Exclusive Interview with Tyler Knott Gregson
Tyler Knott Gregson is a poet and a photographer, widely known amongst his readers as 'The Typewriter Poet'. His Haikus inspire in their simplicity because it has become rare to find beauty in the mundane. His poems are capturing in their tone and in the way he utilizes his words. His photography is simply breathtaking, to say the least. All his aforementioned works can be found on his website.
1) You are a poet and a photographer and they are both very compatible with each other in that poetry and photography both aim to capture a moment or a series of moments in life, they just use different means to do it. What got you interested in both poetry and photography in the first place?
have always written, for as long as I can remember really, so that came along
naturally. I always thought of photography
and the way I take a picture as an extension of that, as a way of writing
without doing so. I have always treated
photography as a way to stop and freeze tiny little moments in time and make them
feel grand, and in a sense, I think I try to do the same thing with my
writing. Tiny moments made large.
2) Your poetry is so capturing in its simplicity, both in its presentation, using a typewriter, and in the words of the poetry itself. Is this thematic simplicity something that you aim for in your poetry?
For me, when I write anything but poetry, I often find myself using too many words, I love to describe, and just like I always try to use photographs to convey the same spirit as a poem, in a sense I think I try to use writing to make photographs in the reader’s mind. With poetry, however, I have tried to simplify. To whittle it down to the minimum that expresses that feeling or emotion I felt whilst experiencing it. I think sometimes, less IS more and it’s such a challenge to say what you need to say without taking pages and pages to do so.
3) I think that poetry has evolved (for lack of a better word). Contemporary poetry is different from Victorian poetry, Shakespearian poetry, and those poems that we refer to as classics. How do we get literary magazines, poetry readers out there, and perhaps the world, to accept that poetry has changed stylistically, and not everyone adopts the three aforementioned styles?
This is a thing I face every single day. When people think of the word poetry, they think of exactly what you described. Both in style and in substance I think people expect poetry to be something old fashioned, something using language we don’t often hear anymore, and when it strays from that, its adoption can be slow. I think poetry can be, and should, and Is evolving and there are so many beautiful kinds of it now, from the dark and gritty of Bukowski, to the almost musical and lyrical poetry of people like Sarah Kay and Anis Mojani.

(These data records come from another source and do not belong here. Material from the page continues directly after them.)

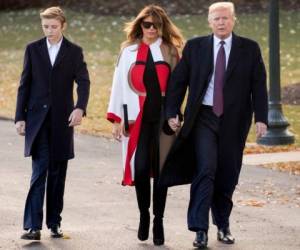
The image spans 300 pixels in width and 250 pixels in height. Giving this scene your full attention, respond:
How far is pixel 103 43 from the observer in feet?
104

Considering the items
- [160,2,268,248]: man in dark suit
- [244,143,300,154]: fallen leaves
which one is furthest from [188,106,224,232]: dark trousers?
[244,143,300,154]: fallen leaves

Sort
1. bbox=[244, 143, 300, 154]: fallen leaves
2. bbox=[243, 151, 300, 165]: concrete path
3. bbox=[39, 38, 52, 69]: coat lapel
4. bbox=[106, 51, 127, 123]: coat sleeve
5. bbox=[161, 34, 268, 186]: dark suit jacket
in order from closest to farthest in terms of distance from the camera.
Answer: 1. bbox=[161, 34, 268, 186]: dark suit jacket
2. bbox=[106, 51, 127, 123]: coat sleeve
3. bbox=[39, 38, 52, 69]: coat lapel
4. bbox=[243, 151, 300, 165]: concrete path
5. bbox=[244, 143, 300, 154]: fallen leaves

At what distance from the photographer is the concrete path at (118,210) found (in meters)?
9.21

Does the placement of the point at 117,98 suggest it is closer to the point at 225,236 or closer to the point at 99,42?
the point at 225,236

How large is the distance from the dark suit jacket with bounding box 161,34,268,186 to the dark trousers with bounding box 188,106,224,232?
0.06m

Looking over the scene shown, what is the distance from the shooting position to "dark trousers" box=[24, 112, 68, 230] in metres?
9.21

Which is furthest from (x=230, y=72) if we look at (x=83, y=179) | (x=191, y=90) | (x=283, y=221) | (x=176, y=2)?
(x=176, y=2)

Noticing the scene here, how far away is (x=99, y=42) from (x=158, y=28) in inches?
904

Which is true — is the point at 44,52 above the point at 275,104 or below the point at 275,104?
above

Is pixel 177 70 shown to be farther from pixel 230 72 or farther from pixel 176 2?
pixel 176 2

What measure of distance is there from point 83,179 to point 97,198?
1.41 meters

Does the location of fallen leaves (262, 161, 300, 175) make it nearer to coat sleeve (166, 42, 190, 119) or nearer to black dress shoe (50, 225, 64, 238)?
black dress shoe (50, 225, 64, 238)

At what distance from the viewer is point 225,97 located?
887 centimetres

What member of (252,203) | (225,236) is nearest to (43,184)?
(225,236)
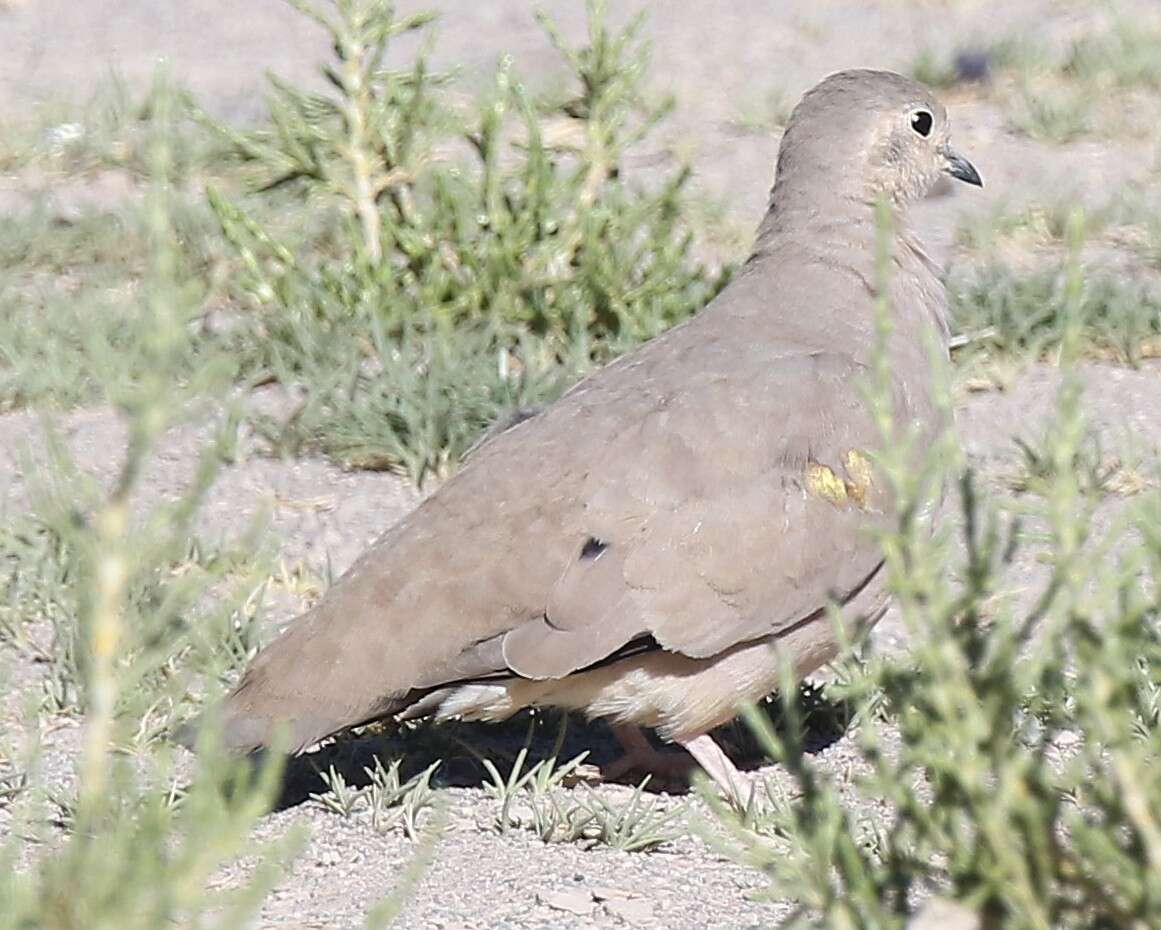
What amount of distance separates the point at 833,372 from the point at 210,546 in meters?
1.81

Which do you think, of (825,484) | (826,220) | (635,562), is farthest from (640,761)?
(826,220)

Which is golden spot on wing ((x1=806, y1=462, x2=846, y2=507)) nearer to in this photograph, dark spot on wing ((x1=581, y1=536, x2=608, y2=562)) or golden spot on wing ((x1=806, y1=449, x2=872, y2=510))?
golden spot on wing ((x1=806, y1=449, x2=872, y2=510))

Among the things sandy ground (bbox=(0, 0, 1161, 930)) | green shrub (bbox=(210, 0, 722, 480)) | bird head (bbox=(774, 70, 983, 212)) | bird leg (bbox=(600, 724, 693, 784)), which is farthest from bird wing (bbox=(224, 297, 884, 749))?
green shrub (bbox=(210, 0, 722, 480))

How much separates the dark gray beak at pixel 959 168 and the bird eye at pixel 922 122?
0.12 m

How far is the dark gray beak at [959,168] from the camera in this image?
5457mm

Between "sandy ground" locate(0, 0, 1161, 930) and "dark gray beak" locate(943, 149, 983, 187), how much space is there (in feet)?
2.80

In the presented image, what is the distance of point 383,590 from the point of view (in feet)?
14.0

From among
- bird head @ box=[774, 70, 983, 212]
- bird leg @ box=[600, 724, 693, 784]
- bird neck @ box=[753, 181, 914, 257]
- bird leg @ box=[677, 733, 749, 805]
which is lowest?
bird leg @ box=[600, 724, 693, 784]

4) I think that one of the hardest things out there for a poet is finding and capturing an audience, I can relate to that sentiment. But, you seem to have found a huge following of readers, how were you able to capture your audience?
Honestly, by writing. A lot. I post a Haiku a day, a Poem a day and a photograph with a prose caption every day. 3 a day and I just never strayed and I think people eventually noticed, and for some reason that still blows my mind, I enjoy it. The best advice I think I know how to give is to just write and write and write for YOU and you alone. If you write for others, it shows and it won’t work. Write for you, what moves you, and the people will come. Very “Field of Dreams,” no?
5) You are a very talented poet and right now, you publish your poems online only. This is good because it makes it easily accessible to your readers but, do you have any future plans to further your poetry career like publishing in magazines, publishing a book, or do you want to keep it low key and keep publishing on your website only?
I do actually. I have plans for a book, or series of books based on the typewriter series, and I am actually in the process of trying to make that happen right now. We’ll see what is to come, but hopefully some fun and big things!
6) What advice do you have for aspiring poets out there- like myself- that would help us improve on our art and further our career for the nearer future?
As I said above, the most important thing is to write. Just keep writing. Even if you’re stuck even if the words don’t want to come at first even if you feel out of sorts, write until you cannot imagine not writing. It won’t all be amazing, it won’t all strike a chord, but it will be you and it will be honest and real. Write because you must, and let the readers worry about the reading.